"The problem, my friend, as you state it is too easy; too ridiculously easy. 'Natives' you say: I only hope they may be. The difficulty will only begin if we discover them to be strangers to these parts."

"Have mercy then on my poor dull wits, sir, and take the case at its easiest. We'll suppose these fellows to be natives. Still, how are you to discover their whereabouts and the whereabouts of my pay-chest?"

"Why, man alive, by the simple expedient of finding a house, knocking at the door, and asking! You don't suppose, do you, that seven or eight able-bodied men can commit highway robbery upon one of His Majesty's coaches and their neighbours be none the wiser? I tell you, these rural parishes are the veriest gossip-shops on earth. Go to a city if you want to lose a secret, not to a God-forsaken moor like this around us, where every labourer's thatch hums with rumour. Moreover, you forget that as a parish priest among this folk—as curator of their souls—I may have unusually good opportunities—" Here he checked himself, while I shrugged my shoulders. "By the way, it may interest you to hear how I came by this benefice. Can you manage to walk? If so, I will tell you on the road, and we shall be losing no time."

I stood up and announced that I could limp a little. He offered me his arm.

"It's an instructive story," he went on, paying no heed to my dejection; "and it may teach you how a man should comport himself in adversity. Six weeks ago this very night I lost two fortunes in less than six hours. You are listening?"

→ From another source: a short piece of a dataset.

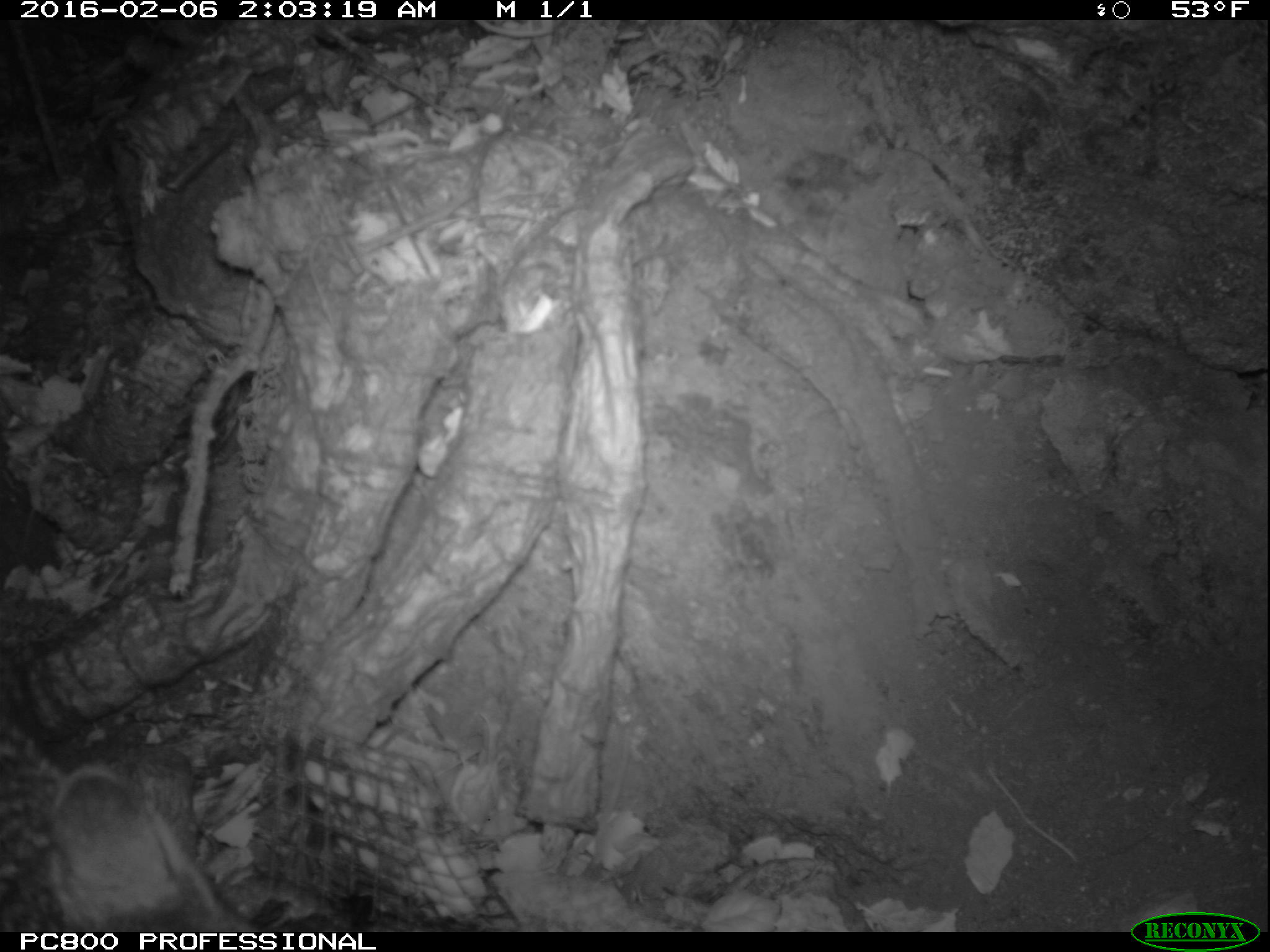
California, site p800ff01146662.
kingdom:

"With what patience I can."

"Right. You see, I was born with a taste for adventure. At this moment— you may believe it or not—I'm enjoying myself thoroughly. But the deuce of it is that I was also born with a poor flimsy body. Come, I'm not handsomely built, am I?"

"Not particularly," I answered; and indeed his body was shaped like an egg.

"Confound it, sir, you needn't agree quite so offensively. You're none too straight in the legs yourself, if it comes to that! However," he continued in a more equable tone, "being weak in body, I sought my adventures in a quarter where a long head serves one better than long legs—I mean the gaming table. Now comes my story. Six weeks ago I took a hand at lasquenet in a company which included a nobleman whom for obvious reasons I will only call the Duke. He is of the blood royal, sir; but I mention him no more closely, and you as a gentleman will not press me. Eh? Very well. By three o'clock in the morning I had lost fifteen thousand pounds. In such a case, young man, you would probably have taken your head in your hands and groaned. We called for wine, drank, and went on again. By seven in the morning I had won my money back, and was the Duke's creditor for twenty-two thousand pounds to boot."

"But," said I, "a minute ago you told me you had lost two fortunes."